Hiszpania: Policja nasłana na modlących się przed kliniką aborcyjną
28 grudnia, w święto Świętych Młodzianków Męczenników, funkcjonariusze aresztowali także doktora Jesúsa Povedę, który przeprowadzał tego dnia jednoosobowy protest przed drzwiami kliniki Dator. Lekarz od blisko 40 lat pomaga matkom, które chcą dokonać aborcji, odwodząc je od tego zamiaru.
W ten sposób Poveda zadośćuczynił temu, co stanowi już tradycję ruchu pro-life w Hiszpanii, czyli dokonał aktu biernego oporu tylko w jeden dzień w roku.
Protest przed kliniką aborcyjną
Wczesnym rankiem w czwartek nieznane osoby umieściły w klinice Dator plakaty z wizerunkami abortowanych dzieci i komunikatami: "On jest świętym niewinnym” i "Czy zamierzasz odwrócić wzrok?”
Punktualnie o 9:00 do drzwi centrum aborcyjnego podszedł Poveda i na znak protestu usiadł na ziemi. Niedługo potem na miejsce przybyła grupa młodych ludzi z ruchu "Modlitwa nie jest zbrodnią" z zamiarem odmówienia różańca. Protestujący mieli ze sobą duży drewniany krzyż i obraz Matki Bożej z Guadalupe.
Wkrótce na miejsce przybyło także kilku funkcjonariuszy policji, którzy nakazali zgromadzonym oddalić się na odległość stu metrów od kliniki. Po wykonaniu polecenia policji, zaczęli odmawiać różaniec.
Później w rozmowie z dziennikarzami modlący się przekazali, że musieli opuścić miejsce przed kliniką, ponieważ w tym samym miejscu i czasie miała odbyć się, zgłoszona wcześniej władzom, manifestacja. Obrońcy życia twierdzili, że zgodnie z prawem nie stanowili oni demonstracji, gdyż w ich grupie było mniej niż 20 osób.
Wkrótce po tym przed klinikę przybyła grupa złożona z mniej niż 10 feministek. Przed kliniką rozwieszono plakaty z hasłami takimi jak "trzymaj różańce z dala od naszych jajników”, "walka feministyczna = walka trans” i "Ja też dokonałam aborcji. I co z tego?".
Około godziny 9:30 funkcjonariusze nakazali Povedzie opuścić miejsce niedaleko drzwi kliniki aborcyjnej, na co ten odmówił, stawiając bierny opór. Następnie policja przeniosła go do radiowozu i zabrała na komisariat.

- **Polecenia**
A - O której godzinie Poveda podszedł do drzwi centrum aborcyjnego według tekstu o proteście przed kliniką?
B - Zredaguj fragment tekstu o proteście przed kliniką od „Około godziny 9:30” aż do „zabrała na komisariat.”, zastępując w nim „komisariat” słowem „posterunek”.
Poniższe wiersze to odrębny materiał, niezależny od tekstu.

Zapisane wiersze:
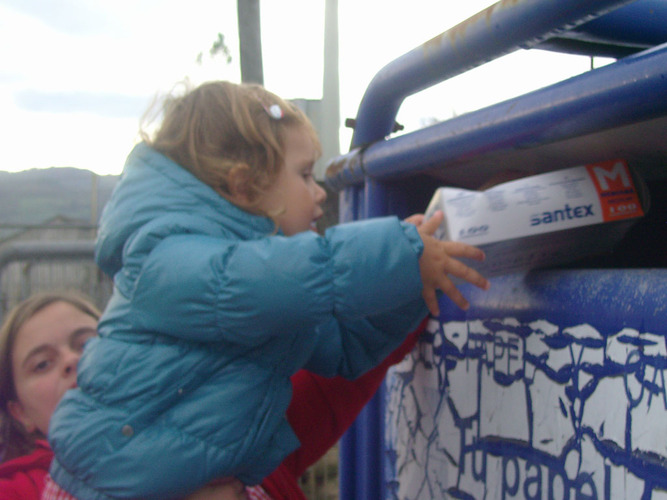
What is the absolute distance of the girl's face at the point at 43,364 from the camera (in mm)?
1612

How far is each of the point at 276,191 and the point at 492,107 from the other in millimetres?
444

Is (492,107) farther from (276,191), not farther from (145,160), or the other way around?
(145,160)

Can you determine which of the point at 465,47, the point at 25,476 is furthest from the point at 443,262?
the point at 25,476

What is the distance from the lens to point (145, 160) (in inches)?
44.5

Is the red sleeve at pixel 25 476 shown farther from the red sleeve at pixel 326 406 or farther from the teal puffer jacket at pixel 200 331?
the red sleeve at pixel 326 406

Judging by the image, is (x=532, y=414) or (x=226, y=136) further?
(x=226, y=136)

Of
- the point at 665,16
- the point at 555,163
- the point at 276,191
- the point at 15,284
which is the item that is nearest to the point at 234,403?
the point at 276,191

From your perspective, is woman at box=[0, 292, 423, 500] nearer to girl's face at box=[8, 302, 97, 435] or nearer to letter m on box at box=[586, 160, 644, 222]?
girl's face at box=[8, 302, 97, 435]

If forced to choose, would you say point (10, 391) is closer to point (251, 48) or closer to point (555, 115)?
point (555, 115)

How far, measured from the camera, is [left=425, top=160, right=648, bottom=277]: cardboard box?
33.7 inches

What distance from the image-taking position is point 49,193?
18.0 feet

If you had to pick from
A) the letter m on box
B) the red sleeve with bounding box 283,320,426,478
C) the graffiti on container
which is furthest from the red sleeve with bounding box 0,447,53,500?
the letter m on box

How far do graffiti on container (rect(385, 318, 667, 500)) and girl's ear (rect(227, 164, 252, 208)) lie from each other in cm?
44

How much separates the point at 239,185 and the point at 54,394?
0.88m
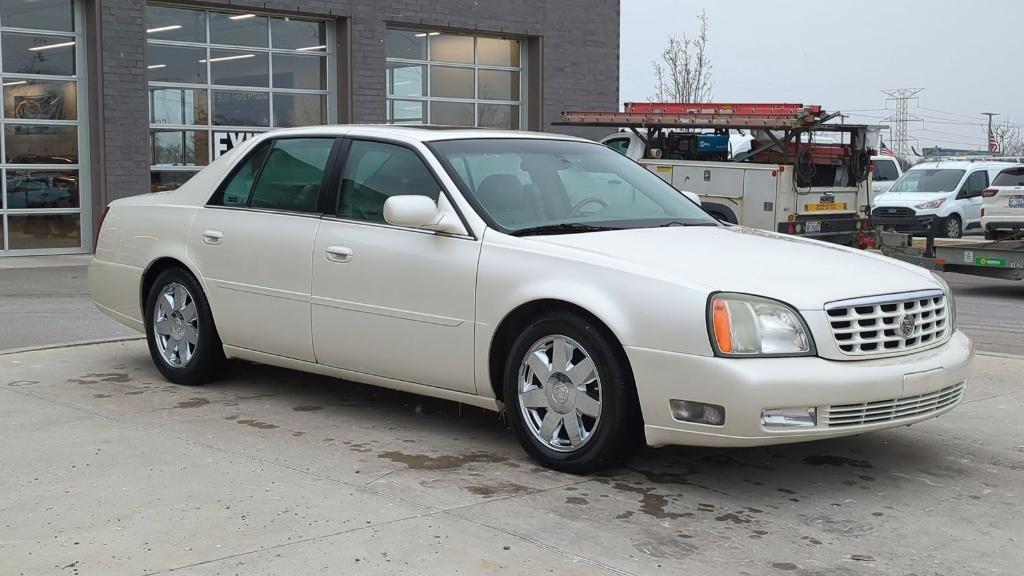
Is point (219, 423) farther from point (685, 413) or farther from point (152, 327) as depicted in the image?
point (685, 413)

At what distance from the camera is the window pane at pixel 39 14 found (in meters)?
18.8

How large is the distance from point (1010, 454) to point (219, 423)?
4053 millimetres

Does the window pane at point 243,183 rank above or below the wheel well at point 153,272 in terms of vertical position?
above

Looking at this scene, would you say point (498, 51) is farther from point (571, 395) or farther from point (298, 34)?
point (571, 395)

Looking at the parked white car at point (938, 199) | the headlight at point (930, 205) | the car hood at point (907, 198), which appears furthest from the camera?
the car hood at point (907, 198)

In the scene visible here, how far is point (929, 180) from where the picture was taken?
25.3 meters

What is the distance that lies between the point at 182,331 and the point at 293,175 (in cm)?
127

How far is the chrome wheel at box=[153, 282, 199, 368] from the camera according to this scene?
24.3ft

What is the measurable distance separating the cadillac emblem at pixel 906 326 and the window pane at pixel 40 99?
1688cm

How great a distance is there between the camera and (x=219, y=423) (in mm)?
6473

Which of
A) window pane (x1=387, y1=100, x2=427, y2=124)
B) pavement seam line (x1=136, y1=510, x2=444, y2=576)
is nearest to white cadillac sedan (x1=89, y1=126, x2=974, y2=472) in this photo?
pavement seam line (x1=136, y1=510, x2=444, y2=576)

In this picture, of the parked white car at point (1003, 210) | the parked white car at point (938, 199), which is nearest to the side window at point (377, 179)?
the parked white car at point (1003, 210)

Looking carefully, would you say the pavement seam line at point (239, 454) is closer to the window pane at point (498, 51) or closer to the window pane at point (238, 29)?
the window pane at point (238, 29)

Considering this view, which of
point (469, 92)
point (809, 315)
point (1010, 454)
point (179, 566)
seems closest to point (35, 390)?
point (179, 566)
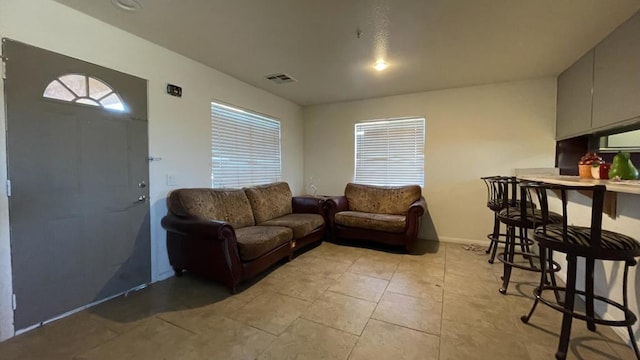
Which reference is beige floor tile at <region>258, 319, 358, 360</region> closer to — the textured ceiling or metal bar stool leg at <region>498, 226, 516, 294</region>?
metal bar stool leg at <region>498, 226, 516, 294</region>

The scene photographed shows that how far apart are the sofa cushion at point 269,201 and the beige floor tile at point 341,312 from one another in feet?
5.31

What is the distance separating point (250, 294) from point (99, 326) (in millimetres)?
1141

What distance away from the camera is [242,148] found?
13.0 ft

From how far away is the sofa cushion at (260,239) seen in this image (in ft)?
8.43

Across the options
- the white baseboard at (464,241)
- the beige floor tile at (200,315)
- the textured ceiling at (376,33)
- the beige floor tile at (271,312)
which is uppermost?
the textured ceiling at (376,33)

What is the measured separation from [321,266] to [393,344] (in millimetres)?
1479

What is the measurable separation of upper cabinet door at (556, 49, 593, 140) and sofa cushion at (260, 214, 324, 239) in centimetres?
334

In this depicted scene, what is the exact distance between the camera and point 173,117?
2938 millimetres

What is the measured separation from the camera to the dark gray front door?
1.91 m

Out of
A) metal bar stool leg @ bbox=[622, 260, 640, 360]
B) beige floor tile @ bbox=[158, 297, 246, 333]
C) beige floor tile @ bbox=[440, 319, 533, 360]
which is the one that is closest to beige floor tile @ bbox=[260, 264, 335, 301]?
beige floor tile @ bbox=[158, 297, 246, 333]

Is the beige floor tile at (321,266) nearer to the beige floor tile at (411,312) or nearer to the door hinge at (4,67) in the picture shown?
the beige floor tile at (411,312)

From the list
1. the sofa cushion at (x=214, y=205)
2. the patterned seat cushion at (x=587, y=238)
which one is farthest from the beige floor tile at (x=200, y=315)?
the patterned seat cushion at (x=587, y=238)

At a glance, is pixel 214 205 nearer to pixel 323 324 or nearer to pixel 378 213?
pixel 323 324

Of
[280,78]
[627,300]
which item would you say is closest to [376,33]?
[280,78]
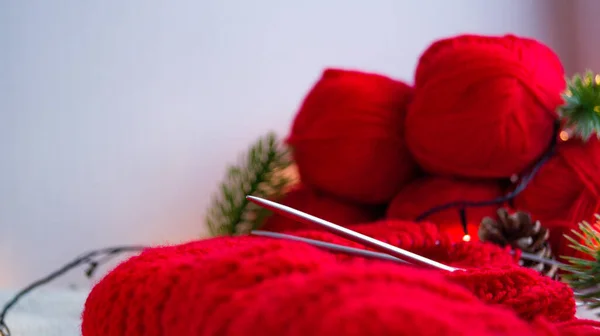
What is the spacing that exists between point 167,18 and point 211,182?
0.25m

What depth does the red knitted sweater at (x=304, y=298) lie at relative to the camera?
0.46ft

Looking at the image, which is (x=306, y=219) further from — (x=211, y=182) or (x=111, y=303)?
(x=211, y=182)

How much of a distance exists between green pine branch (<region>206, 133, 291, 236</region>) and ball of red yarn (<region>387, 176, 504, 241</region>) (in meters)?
0.18

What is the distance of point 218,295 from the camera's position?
18cm

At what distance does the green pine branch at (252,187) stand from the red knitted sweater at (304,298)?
39cm

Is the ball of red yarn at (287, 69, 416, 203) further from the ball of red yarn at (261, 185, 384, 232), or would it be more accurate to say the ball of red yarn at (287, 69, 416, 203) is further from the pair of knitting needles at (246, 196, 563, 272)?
the pair of knitting needles at (246, 196, 563, 272)

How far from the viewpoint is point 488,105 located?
0.48 metres

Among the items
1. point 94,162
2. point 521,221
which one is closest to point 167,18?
point 94,162

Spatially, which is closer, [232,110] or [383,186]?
[383,186]

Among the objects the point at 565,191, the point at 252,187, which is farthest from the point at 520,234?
the point at 252,187

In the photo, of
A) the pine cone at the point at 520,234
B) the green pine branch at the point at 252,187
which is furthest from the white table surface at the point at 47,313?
the green pine branch at the point at 252,187

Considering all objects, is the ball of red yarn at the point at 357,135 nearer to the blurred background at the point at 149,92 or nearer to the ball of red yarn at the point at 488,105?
the ball of red yarn at the point at 488,105

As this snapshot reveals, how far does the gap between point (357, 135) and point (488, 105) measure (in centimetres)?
15

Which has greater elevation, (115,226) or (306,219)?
(306,219)
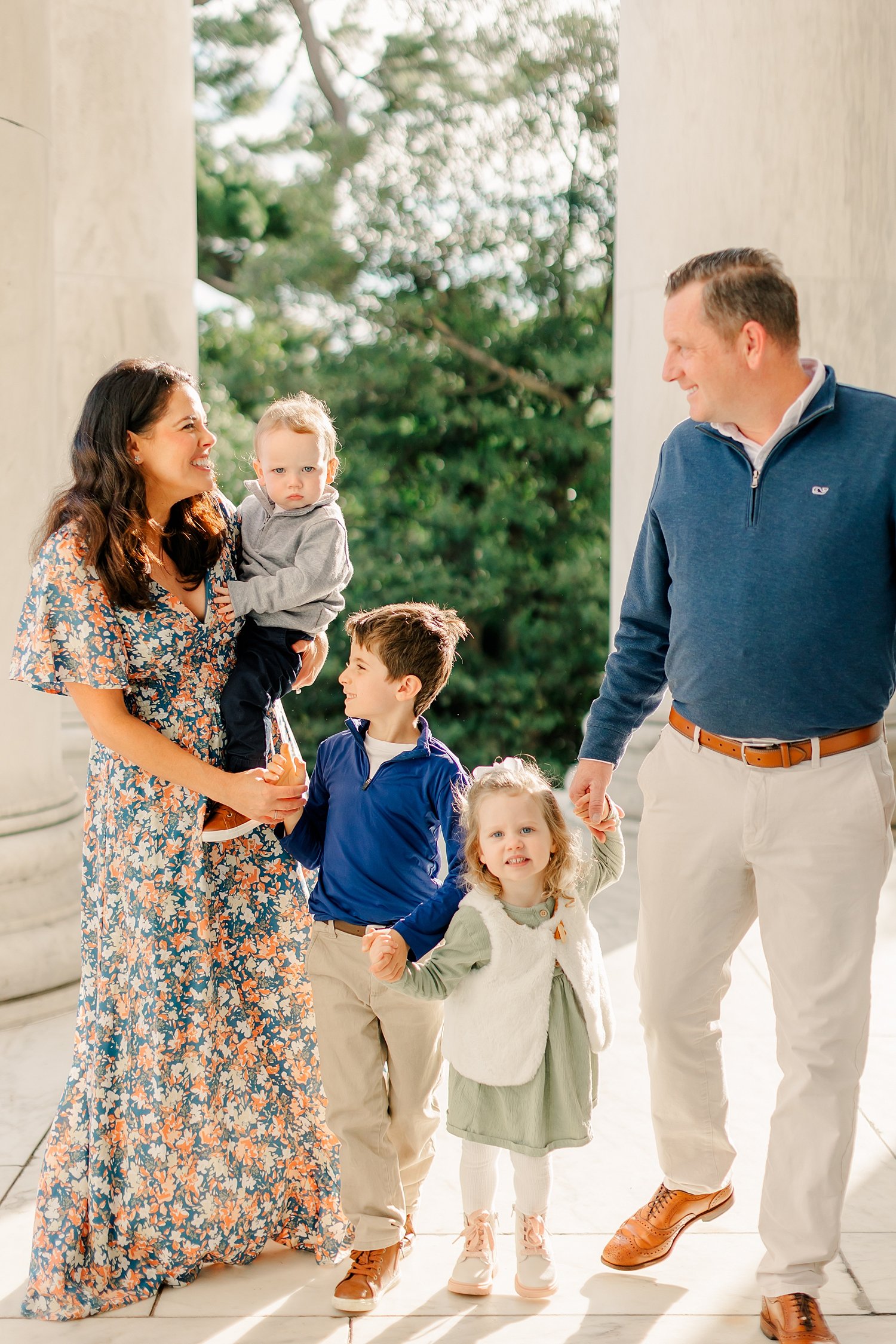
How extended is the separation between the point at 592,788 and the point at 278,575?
1310 mm

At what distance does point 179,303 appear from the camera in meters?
10.9

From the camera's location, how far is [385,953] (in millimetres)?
4176

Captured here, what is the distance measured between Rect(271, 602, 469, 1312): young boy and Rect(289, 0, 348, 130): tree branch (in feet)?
79.4

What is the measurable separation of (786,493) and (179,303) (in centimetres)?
776

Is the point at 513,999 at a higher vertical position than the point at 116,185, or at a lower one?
lower

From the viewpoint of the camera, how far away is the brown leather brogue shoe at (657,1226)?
15.7ft

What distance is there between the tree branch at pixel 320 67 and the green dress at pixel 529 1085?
2473 centimetres

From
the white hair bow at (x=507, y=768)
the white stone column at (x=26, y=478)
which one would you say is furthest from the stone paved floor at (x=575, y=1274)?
the white hair bow at (x=507, y=768)

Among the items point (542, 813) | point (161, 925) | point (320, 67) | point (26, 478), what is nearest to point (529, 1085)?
point (542, 813)

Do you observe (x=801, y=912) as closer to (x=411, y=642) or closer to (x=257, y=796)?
(x=411, y=642)

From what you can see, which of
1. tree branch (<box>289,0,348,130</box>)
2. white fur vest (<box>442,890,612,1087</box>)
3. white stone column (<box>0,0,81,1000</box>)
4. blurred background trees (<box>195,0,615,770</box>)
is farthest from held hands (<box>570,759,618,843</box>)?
tree branch (<box>289,0,348,130</box>)

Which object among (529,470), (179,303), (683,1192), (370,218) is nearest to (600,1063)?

- **Odpowiedzi**
A - Punktualnie o 9:00.

B -
Około godziny 9:30 funkcjonariusze nakazali Povedzie opuścić miejsce niedaleko drzwi kliniki aborcyjnej, na co ten odmówił, stawiając bierny opór. Następnie policja przeniosła go do radiowozu i zabrała na posterunek.